* **Try it**
Repeat the records exactly as given. Do not include the pictures.

* **Records provided**
____________

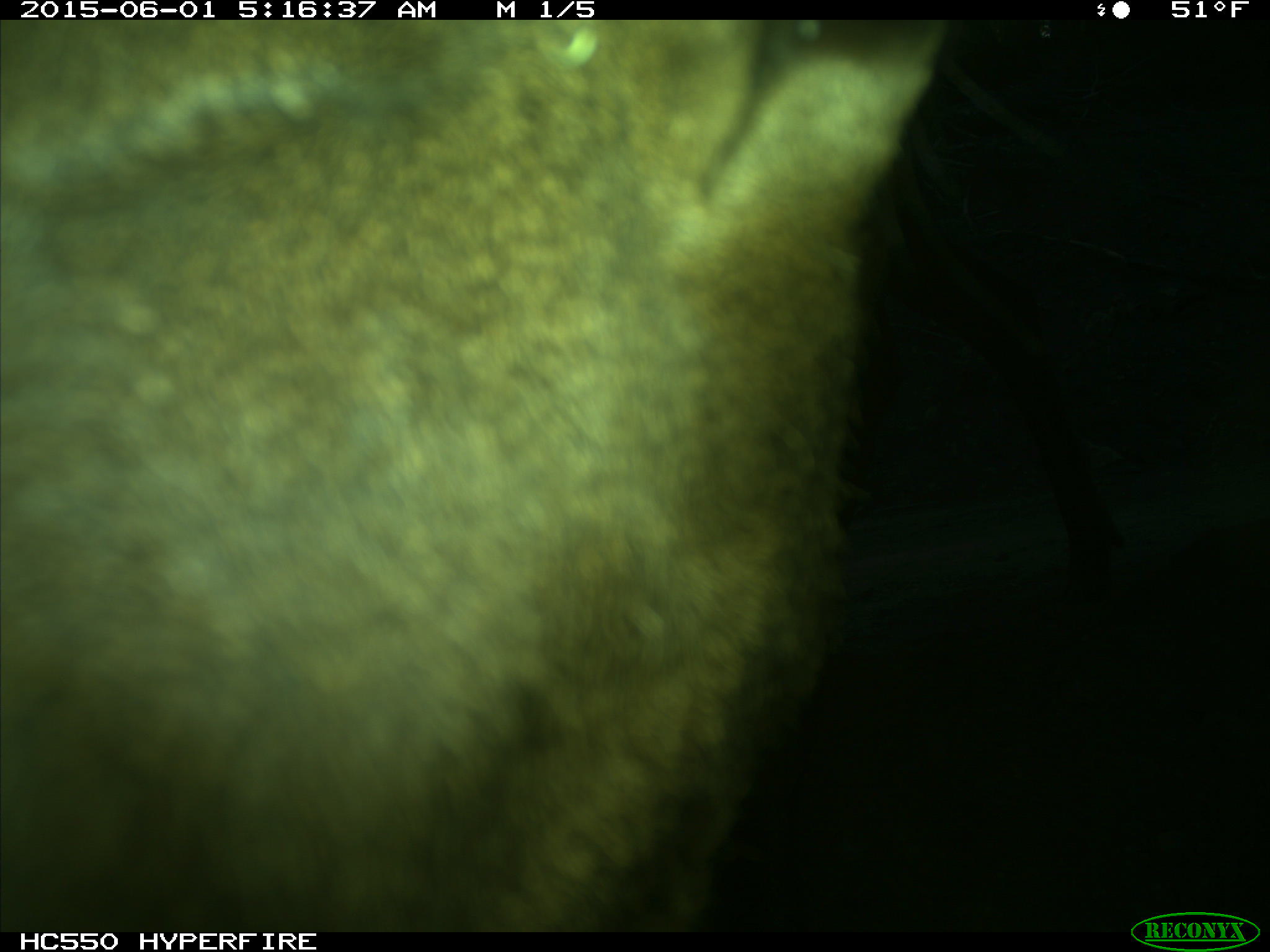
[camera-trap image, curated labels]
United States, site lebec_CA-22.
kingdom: Animalia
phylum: Chordata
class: Mammalia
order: Artiodactyla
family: Cervidae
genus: Cervus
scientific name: Cervus canadensis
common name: elk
Cervus canadensis (elk).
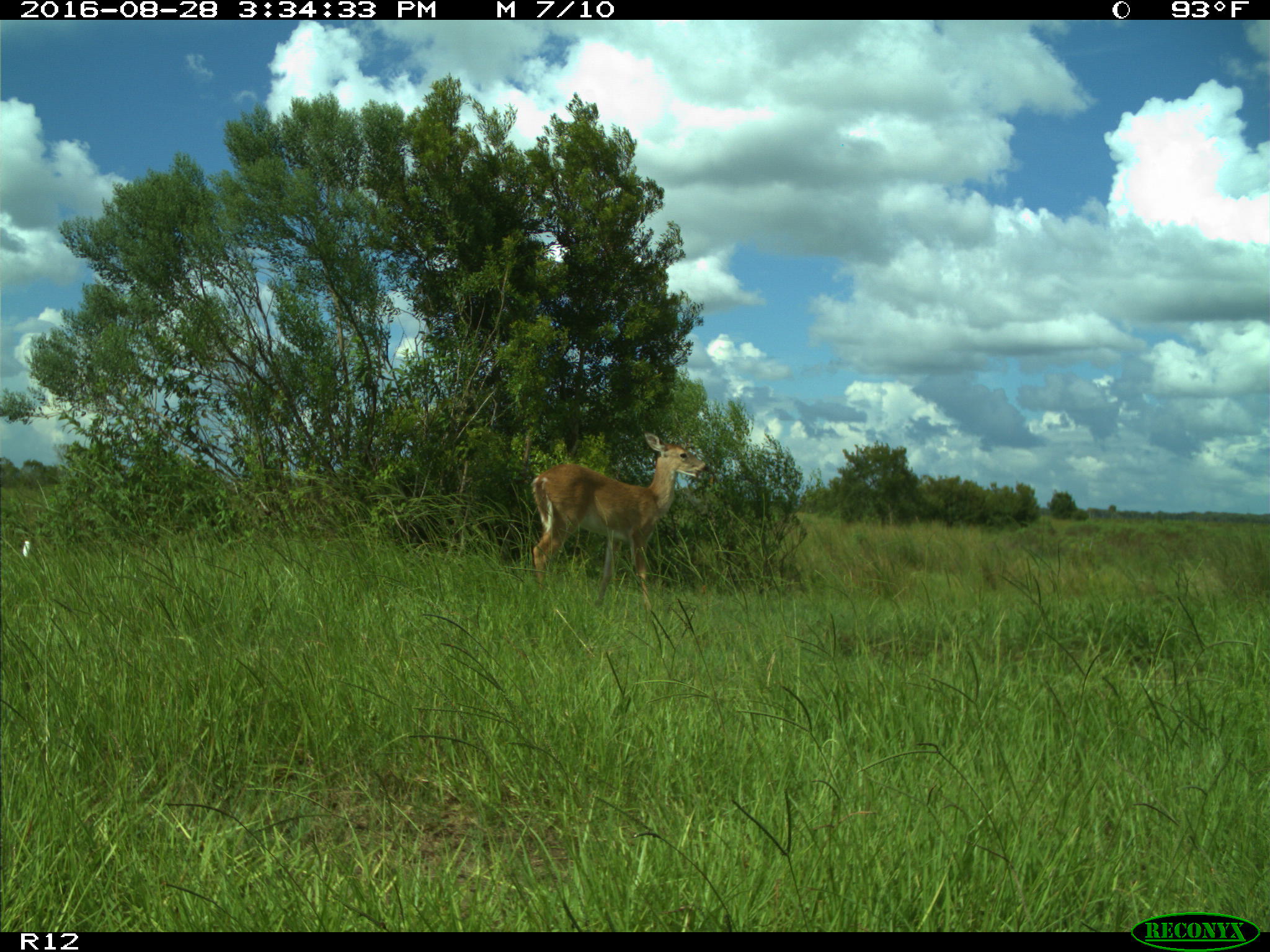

____________

* **Output**
[camera-trap image, curated labels]
United States, site lebec_CA-22.
kingdom: Animalia
phylum: Chordata
class: Mammalia
order: Artiodactyla
family: Cervidae
genus: Cervus
scientific name: Cervus canadensis
common name: elk
Cervus canadensis (elk).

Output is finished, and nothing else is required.